# Kudos to M_J and my attemp



## Beanflip (Sep 11, 2010)

M_J recently posted an awesome video of speed shooting. So, of course, I have been trying it. This is my best attempt. Ten out of twelve. I can't even get fourteen shots off in a minute. (M_J made it look easy.) http://slingshotforum.com/topic/21362-foruteen-cans-in-a-minute/


----------



## M.J (Nov 1, 2010)

You were movin' for sure!
Next time do yourself a favor and have an ammo pouched up when you start the timer. The two or three seconds between when you started the timer and your first shot would have let you get that last shot off.
I don't know about you but I always shoot with several ammo in my draw hand. I don't often practice to shoot as fast as I did in the video but I reload and shoot pretty fast most of the time. I've found that more aiming isn't necessarily better for me, so I try not to take too much time to set up each shot.
I bet you'll get 15 before you know it!


----------



## Charles (Aug 26, 2010)

Looking good, Bean!!!

Cheers ...... Charles


----------



## quarterinmynose (Jan 21, 2012)

Dang! Nice shooting Bean!


----------



## lightgeoduck (Apr 3, 2011)

Nice job, Bean! I am not a fast shooter, but will have to give this a whirl to see how slow I actually am 

LGD


----------



## Performance Catapults (Feb 3, 2010)

Excellent shooting!!!

I didn't think tubes were supposed to shoot that well?


----------



## Dayhiker (Mar 13, 2010)

You were still mighty awesome from where I sit!


----------



## AJW (Apr 24, 2011)

Senior Bean -

M_J is right, your going to set the bar higher very soon.

Aside from that, M_J your the man. You have have set hight of the bar, and everyone knows your not finished yet, either.

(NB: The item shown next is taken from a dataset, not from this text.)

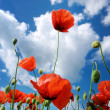 In poppies — Stock Photo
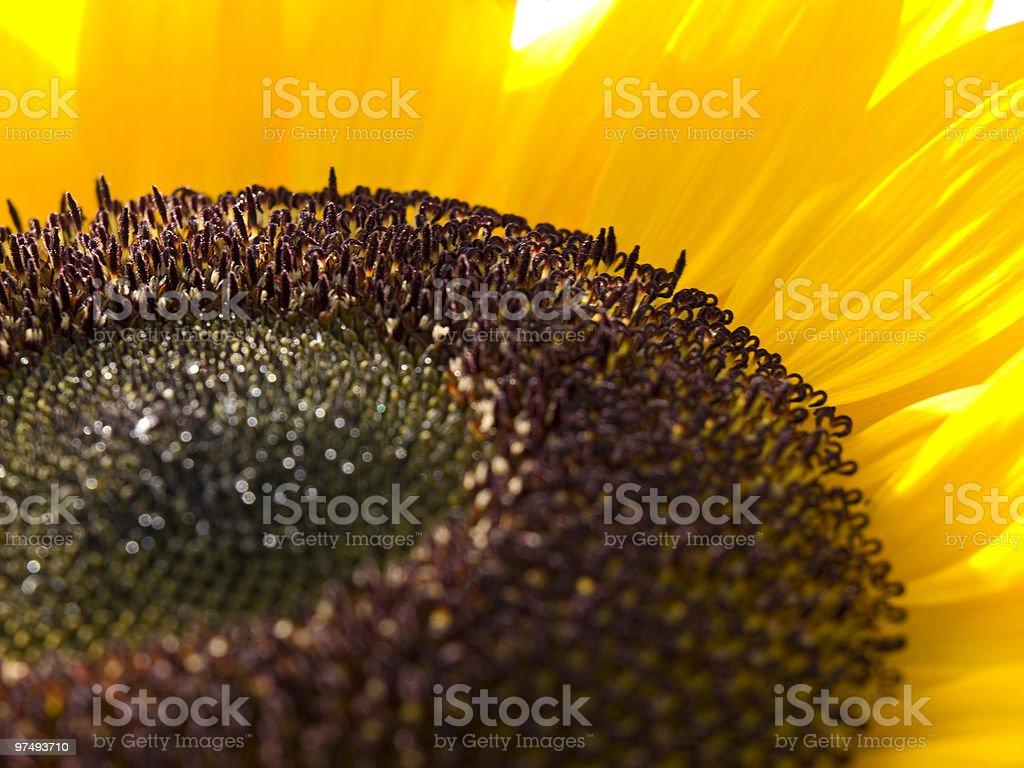 sunflower macro royalty-free stock photo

This could get really interesting, especially if a few more player jump into the game.


----------



## Knoll (Nov 10, 2011)

Not 14 hits, but mighty mighty impressive.


----------



## Beanflip (Sep 11, 2010)

Thank you all for your comments. Go for the record M_J!


----------



## AKLEIN (Jan 28, 2012)

Great shooting and like LGD said now i can see how slow I am.

THUMBS-UP

Arne


----------